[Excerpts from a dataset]
============================================================

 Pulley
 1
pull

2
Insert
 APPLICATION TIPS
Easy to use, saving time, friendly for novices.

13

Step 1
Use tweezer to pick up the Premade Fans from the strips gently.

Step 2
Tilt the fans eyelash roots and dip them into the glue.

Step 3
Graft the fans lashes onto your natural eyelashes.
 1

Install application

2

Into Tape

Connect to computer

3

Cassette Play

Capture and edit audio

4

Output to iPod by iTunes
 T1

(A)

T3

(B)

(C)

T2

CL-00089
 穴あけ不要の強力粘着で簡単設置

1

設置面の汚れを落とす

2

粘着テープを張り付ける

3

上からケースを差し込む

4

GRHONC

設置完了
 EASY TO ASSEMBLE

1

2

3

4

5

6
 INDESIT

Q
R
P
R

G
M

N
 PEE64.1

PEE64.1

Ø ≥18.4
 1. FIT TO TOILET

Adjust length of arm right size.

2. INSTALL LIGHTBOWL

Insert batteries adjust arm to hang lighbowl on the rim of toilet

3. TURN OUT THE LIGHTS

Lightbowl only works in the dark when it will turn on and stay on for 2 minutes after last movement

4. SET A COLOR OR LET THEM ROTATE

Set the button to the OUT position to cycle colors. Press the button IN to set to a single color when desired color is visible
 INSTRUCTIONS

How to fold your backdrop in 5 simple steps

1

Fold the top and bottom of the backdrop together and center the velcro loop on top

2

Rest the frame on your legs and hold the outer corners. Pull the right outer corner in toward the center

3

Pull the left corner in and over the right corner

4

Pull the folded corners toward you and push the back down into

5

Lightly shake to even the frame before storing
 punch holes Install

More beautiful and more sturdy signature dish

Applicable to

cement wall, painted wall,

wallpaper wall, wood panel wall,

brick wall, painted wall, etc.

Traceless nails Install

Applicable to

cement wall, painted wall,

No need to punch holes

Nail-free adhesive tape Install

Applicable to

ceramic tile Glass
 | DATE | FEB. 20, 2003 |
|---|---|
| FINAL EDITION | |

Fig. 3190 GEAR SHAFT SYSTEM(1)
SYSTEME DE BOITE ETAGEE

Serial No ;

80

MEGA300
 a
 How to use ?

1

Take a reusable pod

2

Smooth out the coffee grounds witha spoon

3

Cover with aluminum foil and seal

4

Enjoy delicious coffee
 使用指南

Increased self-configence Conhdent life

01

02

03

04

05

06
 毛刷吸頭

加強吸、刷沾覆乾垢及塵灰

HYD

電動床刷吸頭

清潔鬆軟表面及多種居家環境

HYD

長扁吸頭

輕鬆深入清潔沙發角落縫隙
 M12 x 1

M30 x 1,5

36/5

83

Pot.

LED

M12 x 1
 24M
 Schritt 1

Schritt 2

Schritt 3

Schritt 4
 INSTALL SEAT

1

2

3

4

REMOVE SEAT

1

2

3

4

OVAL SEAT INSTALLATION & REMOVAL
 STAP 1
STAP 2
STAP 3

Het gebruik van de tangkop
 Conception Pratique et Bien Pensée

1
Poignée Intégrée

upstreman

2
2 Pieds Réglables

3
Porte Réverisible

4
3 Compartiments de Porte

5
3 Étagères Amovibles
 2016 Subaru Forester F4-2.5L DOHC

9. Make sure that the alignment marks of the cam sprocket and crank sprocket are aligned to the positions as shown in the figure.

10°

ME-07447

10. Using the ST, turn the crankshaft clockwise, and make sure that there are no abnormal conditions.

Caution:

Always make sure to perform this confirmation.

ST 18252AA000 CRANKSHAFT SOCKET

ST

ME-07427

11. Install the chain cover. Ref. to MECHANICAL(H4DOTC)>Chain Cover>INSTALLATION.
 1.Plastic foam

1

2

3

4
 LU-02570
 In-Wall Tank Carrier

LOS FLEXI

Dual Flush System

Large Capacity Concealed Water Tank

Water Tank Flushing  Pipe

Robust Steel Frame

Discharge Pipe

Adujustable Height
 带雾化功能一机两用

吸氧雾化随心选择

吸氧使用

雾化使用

============================================================

## WORK TASK
What is needed is every line of the records above that contains the word "Cover".

## YOUR SOLUTION
Cover with aluminum foil and seal
11. Install the chain cover. Ref. to MECHANICAL(H4DOTC)>Chain Cover>INSTALLATION.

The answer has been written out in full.